Wyoming: A brief history of the first state where women could vote

EDITOR'S NOTE: This page is part of a comprehensive guide to voting rights across the U.S. and in Puerto Rico.

In the Wild West, progressive politics made major waves in the years following the Civil War. Just look at Wyoming, where women gained the right to vote all the way back in 1869, a full 20 years before the territory became the country’s 44th state in 1890, and more than 50 years before the ratification of the 19th Amendment.—

Up to 1,000 women were eligible to vote in Wyoming in the election of 1870, and many came out to the polls.

“Wyoming is the first place on God’s green earth which could consistently claim to be the land of the Free,” cheered Susan B. Anthony.

Women's suffrage had some major defenders in the era — the territorial governor vetoed a measure by the Democrats in the Legislature to undo the suffrage provision in 1870. And the state famously refused to rescind the right to vote for women when the federal government conditioned statehood on such a measure in 1889.

Liberty and voting rights were literally baked into the Constitution and tradition of the state. But so was nativism and xenophobia. At the same time as Wyoming's framers opted to keep women's suffrage on the books, they instituted a literacy qualification that appeared designed to make it difficult for immigrants to play a role in the political process.
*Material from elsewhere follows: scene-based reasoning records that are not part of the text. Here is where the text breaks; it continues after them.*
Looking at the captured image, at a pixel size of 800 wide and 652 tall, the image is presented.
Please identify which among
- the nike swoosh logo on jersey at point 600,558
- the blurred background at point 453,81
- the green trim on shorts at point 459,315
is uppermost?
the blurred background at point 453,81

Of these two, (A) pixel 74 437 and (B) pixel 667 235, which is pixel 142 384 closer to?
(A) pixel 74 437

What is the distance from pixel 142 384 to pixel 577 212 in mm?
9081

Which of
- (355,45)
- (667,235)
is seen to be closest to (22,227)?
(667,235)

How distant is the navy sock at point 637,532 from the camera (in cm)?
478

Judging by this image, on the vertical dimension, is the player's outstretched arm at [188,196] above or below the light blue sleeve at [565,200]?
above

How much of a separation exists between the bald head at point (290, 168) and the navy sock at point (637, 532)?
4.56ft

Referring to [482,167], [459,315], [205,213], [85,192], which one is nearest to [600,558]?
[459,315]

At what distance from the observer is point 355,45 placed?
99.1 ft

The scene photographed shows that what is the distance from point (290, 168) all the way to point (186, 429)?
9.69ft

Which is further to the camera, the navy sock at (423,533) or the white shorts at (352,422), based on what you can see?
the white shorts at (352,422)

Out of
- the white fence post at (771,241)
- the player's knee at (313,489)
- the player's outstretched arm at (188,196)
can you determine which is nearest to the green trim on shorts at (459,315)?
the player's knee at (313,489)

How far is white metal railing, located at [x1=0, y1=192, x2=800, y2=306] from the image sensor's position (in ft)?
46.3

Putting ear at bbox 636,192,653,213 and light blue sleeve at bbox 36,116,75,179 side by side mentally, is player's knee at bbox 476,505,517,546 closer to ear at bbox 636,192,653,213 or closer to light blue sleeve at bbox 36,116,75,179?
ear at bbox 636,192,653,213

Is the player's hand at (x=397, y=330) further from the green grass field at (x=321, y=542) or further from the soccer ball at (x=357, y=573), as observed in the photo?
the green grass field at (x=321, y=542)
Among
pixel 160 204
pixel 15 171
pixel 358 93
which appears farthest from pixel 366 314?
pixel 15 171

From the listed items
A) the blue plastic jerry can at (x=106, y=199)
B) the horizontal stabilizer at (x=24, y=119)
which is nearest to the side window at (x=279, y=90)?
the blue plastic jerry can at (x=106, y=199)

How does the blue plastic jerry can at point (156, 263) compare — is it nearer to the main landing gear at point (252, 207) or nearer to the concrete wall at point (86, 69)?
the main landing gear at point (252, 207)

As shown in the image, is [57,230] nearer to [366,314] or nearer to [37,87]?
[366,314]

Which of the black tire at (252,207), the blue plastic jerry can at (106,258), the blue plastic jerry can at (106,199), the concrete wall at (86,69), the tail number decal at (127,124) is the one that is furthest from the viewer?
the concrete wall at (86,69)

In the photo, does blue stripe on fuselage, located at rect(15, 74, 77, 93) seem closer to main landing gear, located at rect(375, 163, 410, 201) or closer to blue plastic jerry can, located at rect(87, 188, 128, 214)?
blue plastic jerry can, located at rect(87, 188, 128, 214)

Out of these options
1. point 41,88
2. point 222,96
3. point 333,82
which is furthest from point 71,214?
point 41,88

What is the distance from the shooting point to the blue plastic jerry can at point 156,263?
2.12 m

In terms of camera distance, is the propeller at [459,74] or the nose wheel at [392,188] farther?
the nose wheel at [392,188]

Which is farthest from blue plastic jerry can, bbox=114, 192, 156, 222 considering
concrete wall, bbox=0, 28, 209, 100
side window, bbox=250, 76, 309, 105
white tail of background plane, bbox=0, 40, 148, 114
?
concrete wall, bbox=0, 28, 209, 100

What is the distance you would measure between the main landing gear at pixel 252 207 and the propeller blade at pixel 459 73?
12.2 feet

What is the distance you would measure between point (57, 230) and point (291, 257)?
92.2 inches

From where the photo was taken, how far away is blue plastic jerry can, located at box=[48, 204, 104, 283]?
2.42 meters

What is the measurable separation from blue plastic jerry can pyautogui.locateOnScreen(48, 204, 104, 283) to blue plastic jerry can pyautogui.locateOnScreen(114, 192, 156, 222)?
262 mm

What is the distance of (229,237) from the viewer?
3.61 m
This meant that former enslaved people who moved West to Wyoming after the Civil War could also be disenfranchised. It is, however, unknown if the constitutional provision was ever used at the polls, said Jennifer Helton, assistant professor of history at Ohlone College.
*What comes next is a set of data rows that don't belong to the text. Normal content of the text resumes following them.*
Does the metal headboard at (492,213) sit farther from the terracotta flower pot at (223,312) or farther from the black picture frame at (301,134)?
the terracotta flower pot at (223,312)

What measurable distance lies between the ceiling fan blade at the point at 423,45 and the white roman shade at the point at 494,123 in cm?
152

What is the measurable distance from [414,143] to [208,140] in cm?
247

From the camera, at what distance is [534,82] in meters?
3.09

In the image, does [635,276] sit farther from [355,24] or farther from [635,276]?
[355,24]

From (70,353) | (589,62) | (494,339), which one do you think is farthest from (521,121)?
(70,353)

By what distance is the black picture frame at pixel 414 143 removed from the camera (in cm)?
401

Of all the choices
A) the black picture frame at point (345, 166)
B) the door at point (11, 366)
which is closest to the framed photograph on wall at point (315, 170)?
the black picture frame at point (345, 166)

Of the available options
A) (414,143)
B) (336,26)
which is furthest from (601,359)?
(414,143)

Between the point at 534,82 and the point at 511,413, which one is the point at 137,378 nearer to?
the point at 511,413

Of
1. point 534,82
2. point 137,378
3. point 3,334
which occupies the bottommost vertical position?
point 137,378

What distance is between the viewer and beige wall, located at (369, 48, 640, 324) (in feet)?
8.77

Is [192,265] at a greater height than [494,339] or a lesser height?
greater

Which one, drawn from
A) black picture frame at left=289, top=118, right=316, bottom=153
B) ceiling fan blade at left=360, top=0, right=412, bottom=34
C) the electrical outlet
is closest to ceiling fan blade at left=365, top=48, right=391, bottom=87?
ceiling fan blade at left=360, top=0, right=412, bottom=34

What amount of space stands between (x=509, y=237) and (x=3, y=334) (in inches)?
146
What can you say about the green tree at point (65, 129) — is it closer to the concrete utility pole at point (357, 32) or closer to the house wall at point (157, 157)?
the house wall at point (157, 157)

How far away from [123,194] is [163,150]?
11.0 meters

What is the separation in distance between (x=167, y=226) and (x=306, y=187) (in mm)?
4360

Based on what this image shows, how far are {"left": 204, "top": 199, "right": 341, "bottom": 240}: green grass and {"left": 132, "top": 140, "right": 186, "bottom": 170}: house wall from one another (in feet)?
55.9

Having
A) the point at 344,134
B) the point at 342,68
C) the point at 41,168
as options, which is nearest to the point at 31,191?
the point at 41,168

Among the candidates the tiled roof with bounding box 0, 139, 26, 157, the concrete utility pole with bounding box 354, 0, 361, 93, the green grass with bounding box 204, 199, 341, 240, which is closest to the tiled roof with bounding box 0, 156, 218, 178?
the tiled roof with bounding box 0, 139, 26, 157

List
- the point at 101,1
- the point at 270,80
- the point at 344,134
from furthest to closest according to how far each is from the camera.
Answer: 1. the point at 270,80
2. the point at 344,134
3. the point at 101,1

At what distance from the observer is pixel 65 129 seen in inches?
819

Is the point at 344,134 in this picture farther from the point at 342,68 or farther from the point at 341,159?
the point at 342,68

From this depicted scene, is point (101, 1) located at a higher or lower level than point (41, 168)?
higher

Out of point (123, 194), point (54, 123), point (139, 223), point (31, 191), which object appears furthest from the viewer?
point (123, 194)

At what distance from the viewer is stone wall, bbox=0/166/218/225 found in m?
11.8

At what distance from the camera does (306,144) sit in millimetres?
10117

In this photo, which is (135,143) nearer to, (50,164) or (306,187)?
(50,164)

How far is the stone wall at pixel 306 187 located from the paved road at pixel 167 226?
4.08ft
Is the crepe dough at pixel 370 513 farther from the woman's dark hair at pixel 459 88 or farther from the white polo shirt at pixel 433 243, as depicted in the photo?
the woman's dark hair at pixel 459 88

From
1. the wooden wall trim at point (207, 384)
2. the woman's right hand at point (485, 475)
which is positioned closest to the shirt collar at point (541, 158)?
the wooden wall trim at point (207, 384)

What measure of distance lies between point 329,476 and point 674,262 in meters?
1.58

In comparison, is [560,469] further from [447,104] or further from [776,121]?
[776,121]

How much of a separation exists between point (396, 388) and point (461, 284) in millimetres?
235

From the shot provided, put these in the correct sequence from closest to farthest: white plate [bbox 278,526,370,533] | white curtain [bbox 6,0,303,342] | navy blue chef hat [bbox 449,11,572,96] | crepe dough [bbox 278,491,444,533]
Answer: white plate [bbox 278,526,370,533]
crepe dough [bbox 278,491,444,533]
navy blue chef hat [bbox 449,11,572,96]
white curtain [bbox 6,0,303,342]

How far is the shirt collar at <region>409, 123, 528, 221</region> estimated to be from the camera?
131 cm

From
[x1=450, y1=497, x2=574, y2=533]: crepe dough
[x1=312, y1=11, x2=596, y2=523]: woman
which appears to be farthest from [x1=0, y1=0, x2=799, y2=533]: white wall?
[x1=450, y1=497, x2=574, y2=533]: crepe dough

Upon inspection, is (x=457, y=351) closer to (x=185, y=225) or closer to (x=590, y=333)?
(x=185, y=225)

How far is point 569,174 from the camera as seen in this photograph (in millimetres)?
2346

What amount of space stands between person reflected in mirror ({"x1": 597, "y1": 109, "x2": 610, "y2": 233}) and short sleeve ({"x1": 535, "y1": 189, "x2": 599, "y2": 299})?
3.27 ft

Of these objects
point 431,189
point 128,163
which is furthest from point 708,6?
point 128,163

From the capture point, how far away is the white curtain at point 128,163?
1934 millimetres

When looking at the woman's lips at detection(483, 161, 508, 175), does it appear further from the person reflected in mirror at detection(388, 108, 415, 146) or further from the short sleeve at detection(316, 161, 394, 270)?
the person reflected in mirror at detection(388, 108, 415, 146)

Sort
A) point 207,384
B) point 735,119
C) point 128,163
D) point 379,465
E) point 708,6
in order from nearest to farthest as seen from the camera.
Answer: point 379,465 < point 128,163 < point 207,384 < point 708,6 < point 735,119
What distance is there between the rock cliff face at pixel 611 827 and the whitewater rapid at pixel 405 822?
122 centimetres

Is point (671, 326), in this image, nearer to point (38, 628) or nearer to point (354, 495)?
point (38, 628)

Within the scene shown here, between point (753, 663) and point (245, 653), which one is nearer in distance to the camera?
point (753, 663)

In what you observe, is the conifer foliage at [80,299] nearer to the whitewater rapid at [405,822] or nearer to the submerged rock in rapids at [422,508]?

For decades after Wyoming held its first election that saw women vote, federal law held that any Indigenous person looking to cast a ballot needed to renounce their tribal citizenship and apply for an U.S. one, despite being born on U.S. soil. Native Americans as a whole weren't granted citizenship rights until 1924, and Asian immigrants were barred from voting throughout much of Wyoming's early history.
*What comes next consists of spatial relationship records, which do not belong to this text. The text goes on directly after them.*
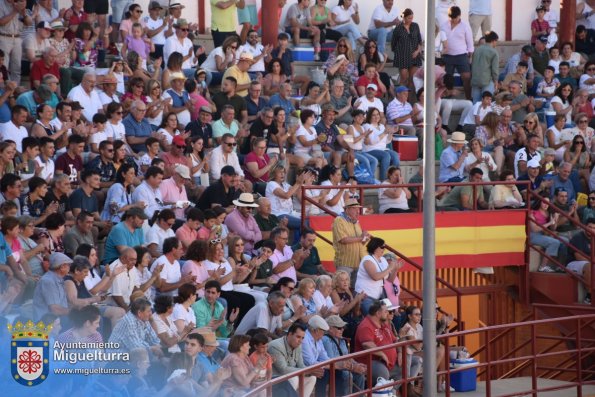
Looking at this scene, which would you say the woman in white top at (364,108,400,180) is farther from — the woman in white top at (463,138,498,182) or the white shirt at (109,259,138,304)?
the white shirt at (109,259,138,304)

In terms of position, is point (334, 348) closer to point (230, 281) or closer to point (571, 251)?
point (230, 281)

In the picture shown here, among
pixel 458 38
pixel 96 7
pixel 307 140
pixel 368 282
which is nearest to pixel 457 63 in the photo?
pixel 458 38

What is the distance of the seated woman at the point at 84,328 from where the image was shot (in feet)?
53.3

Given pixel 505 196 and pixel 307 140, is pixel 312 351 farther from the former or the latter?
pixel 505 196

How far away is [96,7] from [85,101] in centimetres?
298

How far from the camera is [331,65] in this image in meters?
26.0

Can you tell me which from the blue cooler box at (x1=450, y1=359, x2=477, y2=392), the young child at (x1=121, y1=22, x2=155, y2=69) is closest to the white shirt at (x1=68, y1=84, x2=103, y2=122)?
the young child at (x1=121, y1=22, x2=155, y2=69)

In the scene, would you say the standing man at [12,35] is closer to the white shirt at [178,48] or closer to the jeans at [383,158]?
the white shirt at [178,48]

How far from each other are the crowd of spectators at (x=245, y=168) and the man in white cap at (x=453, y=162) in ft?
0.12

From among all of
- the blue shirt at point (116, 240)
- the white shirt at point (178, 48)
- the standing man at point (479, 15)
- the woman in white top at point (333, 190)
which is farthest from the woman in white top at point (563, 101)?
the blue shirt at point (116, 240)

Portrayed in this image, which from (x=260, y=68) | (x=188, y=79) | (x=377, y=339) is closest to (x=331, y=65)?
(x=260, y=68)

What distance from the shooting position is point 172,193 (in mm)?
20438

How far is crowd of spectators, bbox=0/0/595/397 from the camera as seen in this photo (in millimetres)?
17219

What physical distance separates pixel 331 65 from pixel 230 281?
25.4 ft
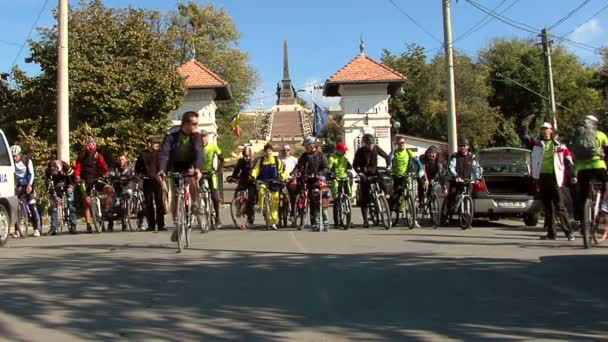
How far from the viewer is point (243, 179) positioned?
50.6 ft

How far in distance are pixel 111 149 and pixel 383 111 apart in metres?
16.0

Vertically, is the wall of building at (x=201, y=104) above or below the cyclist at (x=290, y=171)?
above

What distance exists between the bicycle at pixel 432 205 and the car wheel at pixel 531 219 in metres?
2.14

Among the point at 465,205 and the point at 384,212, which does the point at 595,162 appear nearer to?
the point at 465,205

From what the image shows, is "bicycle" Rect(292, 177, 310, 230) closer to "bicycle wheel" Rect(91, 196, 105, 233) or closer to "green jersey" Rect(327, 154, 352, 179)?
"green jersey" Rect(327, 154, 352, 179)

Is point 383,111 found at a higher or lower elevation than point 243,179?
higher

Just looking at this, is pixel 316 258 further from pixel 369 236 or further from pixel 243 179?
pixel 243 179

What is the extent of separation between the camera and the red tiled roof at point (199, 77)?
4269cm

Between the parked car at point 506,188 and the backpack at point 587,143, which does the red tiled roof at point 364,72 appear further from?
the backpack at point 587,143

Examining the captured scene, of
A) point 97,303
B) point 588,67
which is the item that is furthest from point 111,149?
point 588,67

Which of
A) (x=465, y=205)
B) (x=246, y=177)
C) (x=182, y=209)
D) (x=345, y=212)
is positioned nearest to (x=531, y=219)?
(x=465, y=205)

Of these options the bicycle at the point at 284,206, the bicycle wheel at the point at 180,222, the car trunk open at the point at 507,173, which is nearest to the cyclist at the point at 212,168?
the bicycle at the point at 284,206

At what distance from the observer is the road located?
5309mm

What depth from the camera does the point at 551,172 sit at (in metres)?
11.2
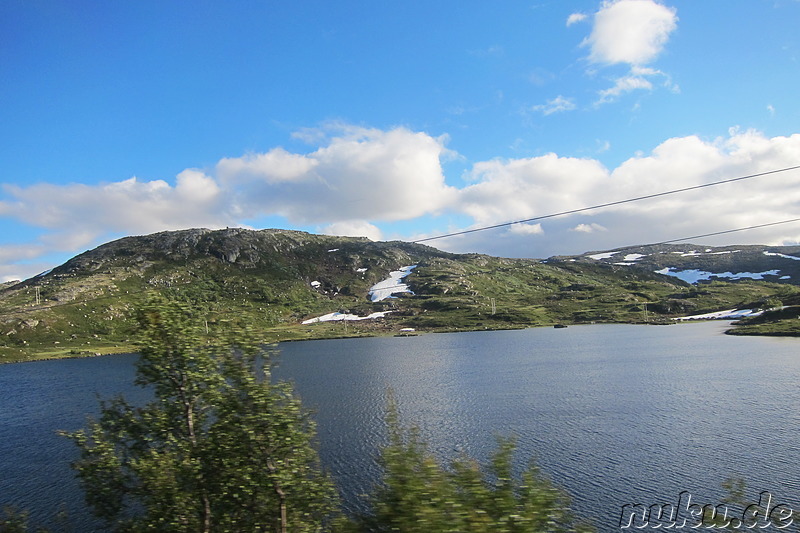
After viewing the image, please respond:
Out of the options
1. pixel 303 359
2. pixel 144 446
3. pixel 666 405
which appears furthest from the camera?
pixel 303 359

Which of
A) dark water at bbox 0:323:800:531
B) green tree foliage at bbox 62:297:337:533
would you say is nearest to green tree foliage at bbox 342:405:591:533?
green tree foliage at bbox 62:297:337:533

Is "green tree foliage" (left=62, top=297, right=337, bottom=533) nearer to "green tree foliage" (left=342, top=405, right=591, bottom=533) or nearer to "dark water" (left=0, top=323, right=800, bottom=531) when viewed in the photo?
"green tree foliage" (left=342, top=405, right=591, bottom=533)

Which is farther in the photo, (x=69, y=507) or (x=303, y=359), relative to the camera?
(x=303, y=359)

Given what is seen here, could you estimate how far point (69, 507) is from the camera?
131 ft

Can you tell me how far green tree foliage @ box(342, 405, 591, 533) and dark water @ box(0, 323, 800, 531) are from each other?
74.3 feet

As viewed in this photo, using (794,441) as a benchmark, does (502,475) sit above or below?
above

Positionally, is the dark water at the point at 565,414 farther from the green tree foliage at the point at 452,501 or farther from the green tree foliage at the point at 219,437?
the green tree foliage at the point at 452,501

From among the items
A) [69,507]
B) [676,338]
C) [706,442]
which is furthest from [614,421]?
[676,338]

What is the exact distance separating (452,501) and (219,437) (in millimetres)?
9267

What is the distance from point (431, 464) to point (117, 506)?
673 inches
But over the past 130 years, the state has continued to, ever so slowly, extend voting rights to disenfranchised members of the body politic.

Poll taxes, in effect since Wyoming became a territory, remained a fixture in state election law until 1969. And Wyoming is one of just eight states, most in the South, that never ratified the 24th Amendment that ended poll taxes across the country. In 2017, the state restored voting rights for felons who maintained clean public records for five years after completing sentences for first-time, nonviolent offenses.

These days, Wyoming is controlled by a Republican supermajority in both houses of the Legislature. Its U.S. senators, John Barrasso and Cynthia Lummis, are both Republicans. So is the state’s lone member of the House, Rep. Liz Cheney.

After the 2020 election, Republicans in Wyoming took action on election security, pushing through a voter ID law that requires voters at the polls to show accepted forms of identification before they can cast their ballots. The state is accepting a wide variety of ID options, from tribal ID cards to valid passports and public school student Identifications.

But because of Wyoming’s racial homogeneity — white, non-Hispanic people make up more than 83% of the state’s population — some political experts have asserted that new voting restrictions are less likely to occur there.

The Brennan Center for Justice at New York University found that in 2021, Republican-dominated states with high degrees of racial diversity like South Carolina and Mississippi enacted more than double the amount of voting rights restrictions seen in states like Wyoming and Montana.